Zen and David to present at Student Seminar Thursday (17.Dec) at noon in 2166 MERF
Background for Zen’s talk
The Role of the Alternative Pathway of the Complement System in the Development of Dense Deposit Disease
Dense Deposit Disease (DDD) causes chronic renal dysfunction which progresses to end-stage renal disease in about half of patients within 10 years of diagnosis. Deficiency of and mutations in complement Factor H (CFH) are associated with the development of DDD, suggesting that dysregulation of the alternative pathway (AP) of the complement cascade is important in disease pathophysiology. Patients with DDD are studied to determine whether specific allele variants of the genes of the alternative pathway of the complement system segregate preferentially with the DDD. We have screened coding and intronic regions of genes of the complement system in 71 DDD patients and 268 controls using PCR, restriction digest and bidirectional sequencing. We are able to identify novel mutations, allele variants and haplotypes in several genes of the complement system which are associated with the DDD phenotype using Chi-square test of independence, Armitage trend test and Haplotype analysis. The best inheritance model has been determined for each polymorphism. Our results have shown that the best inheritance pattern for most polymorphisms is a dominant model. Since we have identified several genes associated with DDD, we have determined possible gene-gene interactions using Multifactorial Dimensionality Reduction, Focused Interaction Testing Framework and Conditional Logistic Regression. We have found a strong synergistic interaction between polymorphisms in CFH and C3. To ascertain if the associated allele variants have a functional impact in the complement activity of an individual, we have obtained 102 blood samples from a blood bank and measured AP complement activity in these samples.
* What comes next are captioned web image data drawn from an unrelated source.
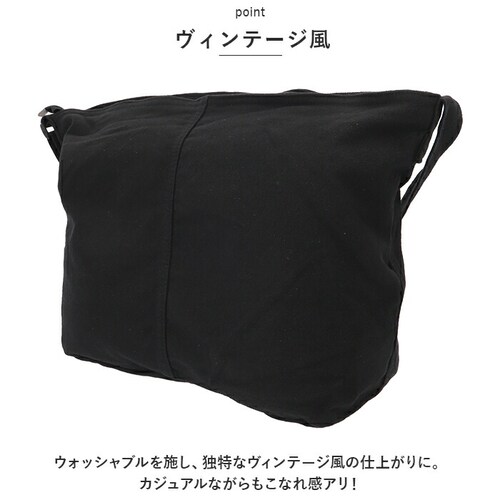 ���l�[�� �o�b�O RSH-22032 Rename �ʔ� �V�����_�[�o�b�O �V�����_�[�o�b�N �o�b�N ������� ���f�B�[�X �����Y �V���v�� �L�����o�X ���z �z �΂߂��� �΂ߊ|�� �J�W���A�� ��e_2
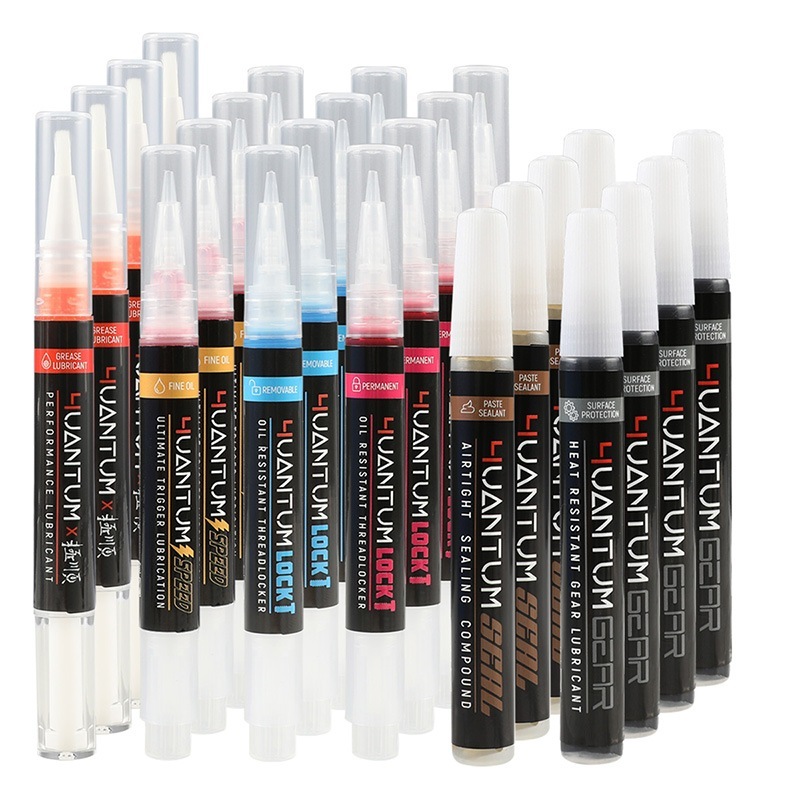 4UADQUAD/åɡ4UANTUM ڥ ƥʥ󥹥륻å ѥ 6x4/å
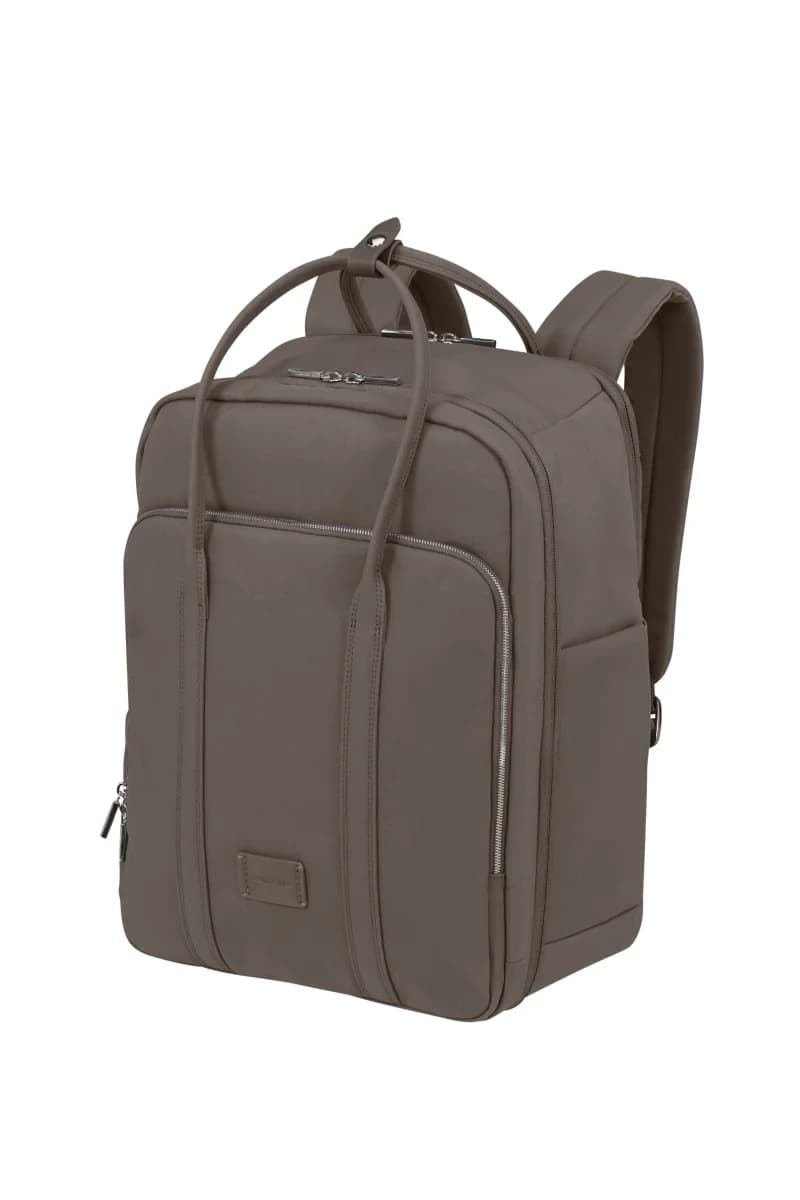 LIGHTUP-UNDERSEAT BACKPACK S
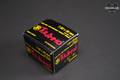 Tula 7.62x39 Ammo 7.62x39 in New - Old Stock Condition Image 3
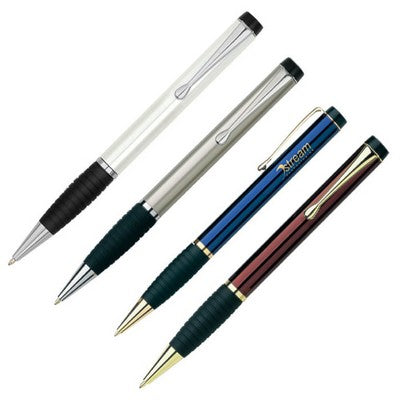 Elite Pen - Pearl White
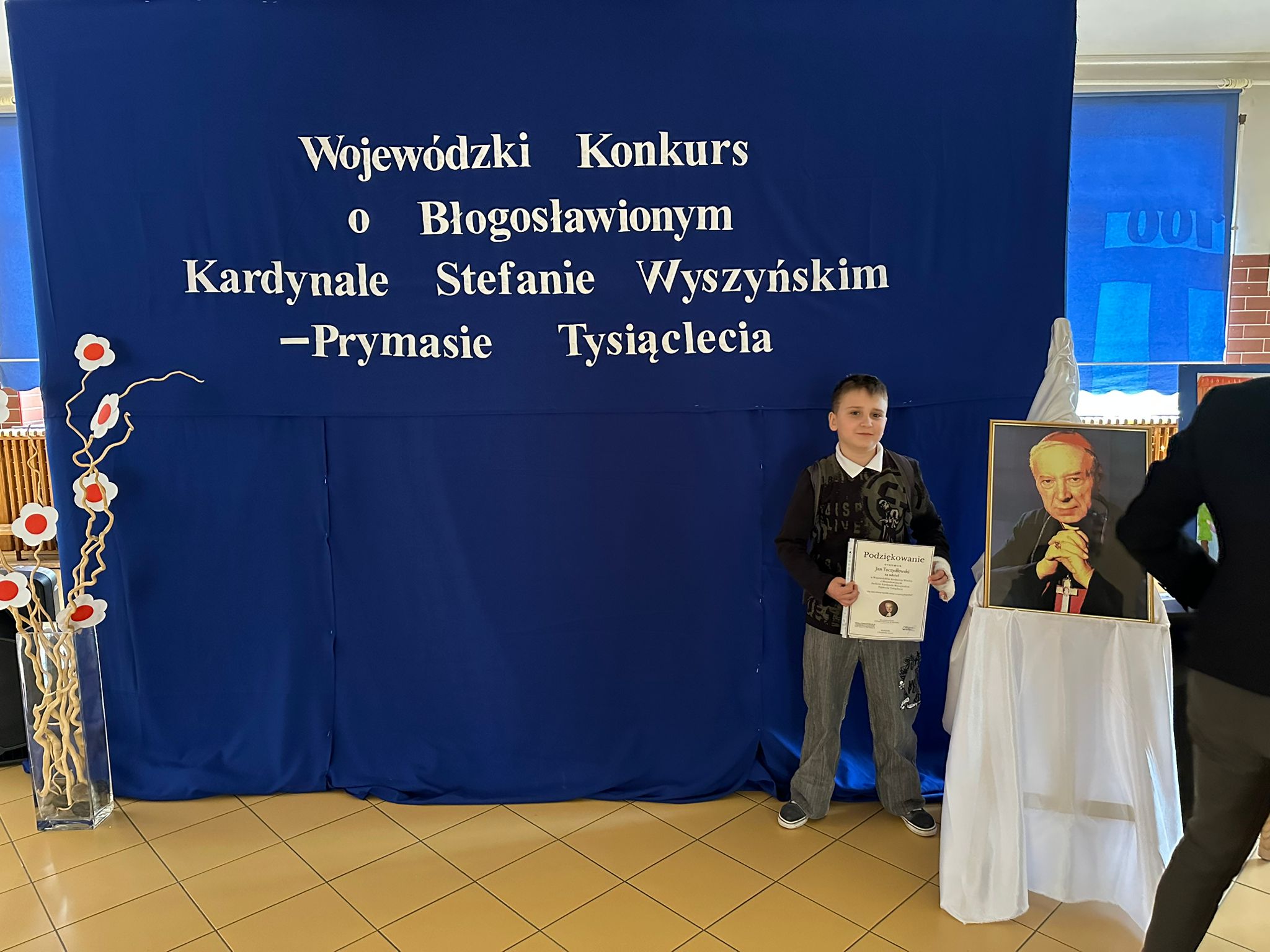 konkurs_katolicki (3).jpg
We then have genotyped CFH and C3 for these samples and determined association using Conditional Logistic Regression, Mann-Whitney Test and Kruskal-Wallis Test. We have found significant association of main effects and two-way interaction of CFH and C3 with AP complement activity. Our data imply that DDD is a complex genetic disease and that polymorphisms in the genes of the AP pathway contribute to level of complement activity and the pathogenesis of DDD.